• **Provided passage**:
• • • •
In his statement, the Minister stated that the Department would consult on his proposed changes to the common funding scheme.  He wrote to the Chairperson of the Committee on 26 June to advise that the consultation was launched that same day and will run until 18 October in order to give schools, individuals and organisations adequate time to consider the proposals and feed views back to the Department.

 

As you noted when we came in, Deputy Chair, the Committee received additional information yesterday from the Department on the breakdown of the impact of the Minister's proposals for change and the effect that they would have had on individual school budgets, if they had been introduced in the current year.  You will be well aware, of course, that that information is for illustrative purposes only at this stage, given that factors such as school enrolments and the quantum of the aggregated schools budget are likely to change for 2014-15.  However, the Minister is very keen to hear the Committee's views on the consultation proposals now that members have more information on the potential impact on individual schools' budgets.

 

Schools were provided with a copy of the Minister's statement on 13 June and were advised that consultation would commence shortly.  An e-mail that was issued to all schools on 26 June mentioned the commencement of the consultation.  It included information on indicative budgets for illustrative purposes.  A copy of the consultation documentation has also been placed in the Assembly Library for Members' consideration. 

 

The consultation document provides information on the independent review, the common funding scheme, key elements for consultation, how schools can access indicative financial information at school level and how the proposals might translate into the budgets that individual schools may receive, and the consultation arrangements themselves.  All of those documents can be found on the Department's website.
• • • •
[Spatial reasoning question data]
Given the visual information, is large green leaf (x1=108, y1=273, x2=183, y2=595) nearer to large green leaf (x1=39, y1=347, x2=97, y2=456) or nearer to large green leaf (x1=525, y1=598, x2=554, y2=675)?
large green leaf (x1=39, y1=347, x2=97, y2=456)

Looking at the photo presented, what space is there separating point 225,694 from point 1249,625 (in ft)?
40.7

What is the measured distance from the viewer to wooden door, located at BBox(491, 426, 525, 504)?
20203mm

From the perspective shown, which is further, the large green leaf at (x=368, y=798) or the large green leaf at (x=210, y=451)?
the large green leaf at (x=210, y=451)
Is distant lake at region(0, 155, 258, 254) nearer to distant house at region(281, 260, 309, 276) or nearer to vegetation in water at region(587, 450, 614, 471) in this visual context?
• • • •
• **Task set**:
1. Answer these questions from the funding consultation text:
(a) On what date was the consultation launched, and until what date will it run?
(b) On what date were schools given a copy of the Minister's statement?
(c) Where has a copy of the consultation documentation been placed for Members?
2. Sum up the funding consultation text in two sentences.

• **Responses per task**:
1.
(a) It was launched on 26 June and will run until 18 October.
(b) 13 June.
(c) In the Assembly Library.

2. The Department launched a consultation on the Minister's proposed changes to the common funding scheme on 26 June, running until 18 October. The Minister wants the Committee's views now that members have illustrative figures on how the proposals would affect individual school budgets, and the consultation documents are on the Department's website.